Contrary to the established practice, we emphasize that the term and concept “Sephardic” is ahistorical for the Atlantic world, whose temporal parameters overlap with early modernity. During that era, actors who self-identified as Sephardim—those of the Ottoman Empire—had yet to densely populate local Jewish communities.1 Rather, Jews of Iberian origin in the Atlantic world called themselves—and were generally denoted by others—as “Portuguese Jews” and branded their congregations as “Spanish and Portuguese.” They did so because they were part and parcel of the Iberian diaspora—a pan-Sephardic self-understanding had yet to emerge.2 Although we prefer the term “Portuguese,” most practitioners of Jewish studies continue to use “Sephardic,” as do some of the authors in this volume.

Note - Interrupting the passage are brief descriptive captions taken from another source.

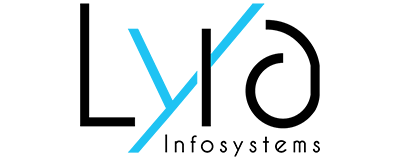 Lyra Infosystems logo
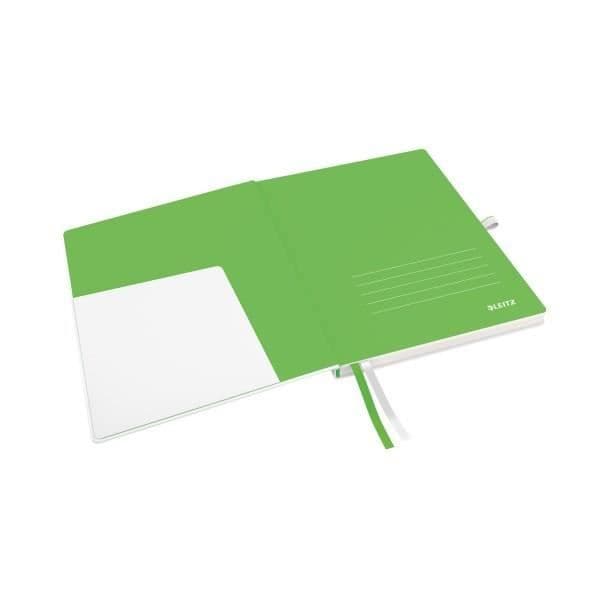 Cahier - LEITZ - Komplett - iPad-format - Linjär - Hård omslag - 160 sidor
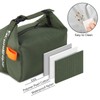 TWOOKTY Insulated Lunch Bag Reusable Lunch Tote Bag for Women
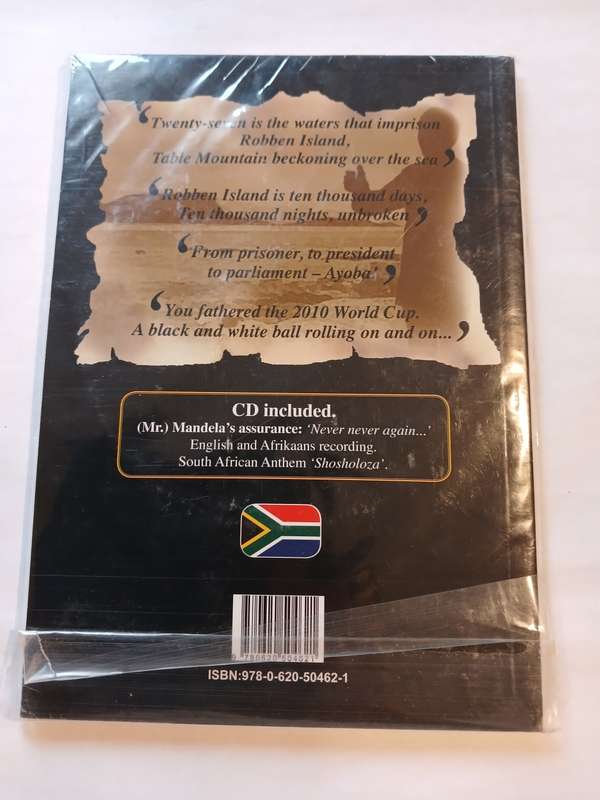 Nelson Mandela, The Heart of Nelson Mandela by Kobie Korf, Bilingual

Readers will note that a number of contributors have consciously chosen to use “slave” and “enslaved” interchangeably, with “slave” intentionally retained to communicate both legal status and the brutality of a system that combined unfree labor with rampant sexual exploitation. Some use “Africans” to denote unfree people arriving from Africa. Others prefer “Black” or “black” to refer to enslaved people of colonial or uncertain nativity. Some prefer “white” over “of European origin.” Some use “free people of color,” reflecting the legal language of colonial records, while other prefer “Eurafricans,” to underscore the dual heritage of certain free or unfree people. Some use “Indigenous Americans” instead of “Indians” or “Native Americans.” Echoing our policy on the terms “Portuguese Jews” vs. “Sephardic,” we have decided to allow each author to retain their informed and deeply considered judgments on terminology.